Мы лежим в палате. Вернее, лежит Барышев, а мы с Оскаром сидим. Мы играем в шахматы. Барышев весь закован в гипс, и на верхнюю губу его наложен шов с аккуратным узелком.

– Это чтобы я варежкой не щелкал, – говорит Барышев, – вот мне и зашили.

Железные зубы Барышева остались там, в завале. Слова его теперь шипят и свистят. Рядом с Оскаром стоят костыли. У меня сотрясение мозга, и меня тошнит.

– Я не могу больше, меня тошнит, – говорю я Оскару. – Пойду, полежу.

Я ложусь на кровать и закрываю глаза.

Вчера был приемный день, приходили все наши. Скокунов все просил прощения, что тряхнул меня. Теперь я все прекрасно понимаю. Главное после завала – это закрепиться, чтобы лава не пошла гулять дальше.

– Тогда бы нас всех накрыло, – сказал Михалыч.

– Да, тогда бы нам хана, – заверил Барышев.

А Скокунов все свое:

– Ну, а ты, сынок, под горячую руку… Ты уж прости, ты не обижайся, нам никак обижаться нельзя. Нам во как надо, – и опять Скокунов показывает мне свой рыжий кулак. А потом сует промасленный сверток. – Там пирожки с повидлом. Много, двадцать штук.

– Спасибо, Скокунов, – благодарю я.

А тут и Алферов, и Быков, и Михалыч стали совать мне свертки, пакетики, кулечки и банку компота. В палате я открыл этот компот – в бледно-фиолетовой жидкости плавали три сливы, – понюхал и отдал Барышеву.

– Вундербар! – обрадовался Оскар и достал стакан.

А Барышев поморгал глазами и растроганно сказал:

– Это Быков. Хитрый черт!

Потом приходили мои родители. Мать все плакала и просила, чтобы я заканчивал техникум, но в шахту больше ни-ни. Отец стоял и молчал, а когда я вопросительно взглянул на него, подмигнул мне. Мать увидела это и накинулась на него.

– Тебе мало, мало? – плакала она. – Хватит, за тебя всю жизнь дрожала. Сколько ночей глаз не сомкнула! Ты в ночную смену, а я до утра у окна. Спасательную машину увижу – целый день ничего делать не могу.

Раньше отец был напарником Барышева, теперь он инвалид.
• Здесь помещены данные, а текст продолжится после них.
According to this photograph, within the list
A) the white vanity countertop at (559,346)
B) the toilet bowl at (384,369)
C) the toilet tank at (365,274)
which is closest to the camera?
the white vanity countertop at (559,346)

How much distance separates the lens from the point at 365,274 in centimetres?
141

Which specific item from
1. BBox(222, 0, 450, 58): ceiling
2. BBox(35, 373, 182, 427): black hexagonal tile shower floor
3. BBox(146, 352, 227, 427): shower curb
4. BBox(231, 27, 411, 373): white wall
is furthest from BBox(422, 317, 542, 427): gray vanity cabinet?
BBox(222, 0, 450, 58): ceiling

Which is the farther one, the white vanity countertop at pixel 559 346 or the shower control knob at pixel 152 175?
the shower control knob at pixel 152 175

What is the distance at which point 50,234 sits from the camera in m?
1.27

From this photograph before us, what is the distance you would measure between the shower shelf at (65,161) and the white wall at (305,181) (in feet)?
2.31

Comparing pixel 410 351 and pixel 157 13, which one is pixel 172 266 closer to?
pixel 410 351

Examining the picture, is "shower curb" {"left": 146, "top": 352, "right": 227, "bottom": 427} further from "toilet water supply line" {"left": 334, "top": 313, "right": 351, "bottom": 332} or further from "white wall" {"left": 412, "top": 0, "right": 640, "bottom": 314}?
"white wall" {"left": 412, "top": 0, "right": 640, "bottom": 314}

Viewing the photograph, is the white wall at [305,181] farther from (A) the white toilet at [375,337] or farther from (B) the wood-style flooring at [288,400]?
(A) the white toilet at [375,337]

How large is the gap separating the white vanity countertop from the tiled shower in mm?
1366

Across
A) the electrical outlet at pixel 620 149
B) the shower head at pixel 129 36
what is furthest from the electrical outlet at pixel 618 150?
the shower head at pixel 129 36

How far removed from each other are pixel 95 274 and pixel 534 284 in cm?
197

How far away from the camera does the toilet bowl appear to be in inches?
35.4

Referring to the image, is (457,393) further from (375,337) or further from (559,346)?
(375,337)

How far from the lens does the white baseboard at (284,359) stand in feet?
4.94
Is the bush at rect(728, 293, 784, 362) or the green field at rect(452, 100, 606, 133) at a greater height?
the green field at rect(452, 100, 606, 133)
Это отец посоветовал мне пройти практику на участке, где Барышев, Михалыч, Быков и все-все наши.

Отец приходил каждый день, и в неприемные дни тоже. Помолчит под окном, покурит, помашет рукой и уйдет. А сегодня стоял-стоял и заплакал. Я ему кричу:

– Ты что плачешь?

А он только головой машет – не буду. Я ему опять кричу:

– Не плачь, работать буду – мотоцикл тебе куплю. Будешь с шиком на рыбалку ездить, а велосипед твой выбросим. Честное слово, куплю! Ты же знаешь, сколько шахтеры зарабатывают…

А он и плачет, и улыбается, и мнет пальцами горячий окурок. Красные искры крутятся вокруг него, опускаются на снег и долго не гаснут.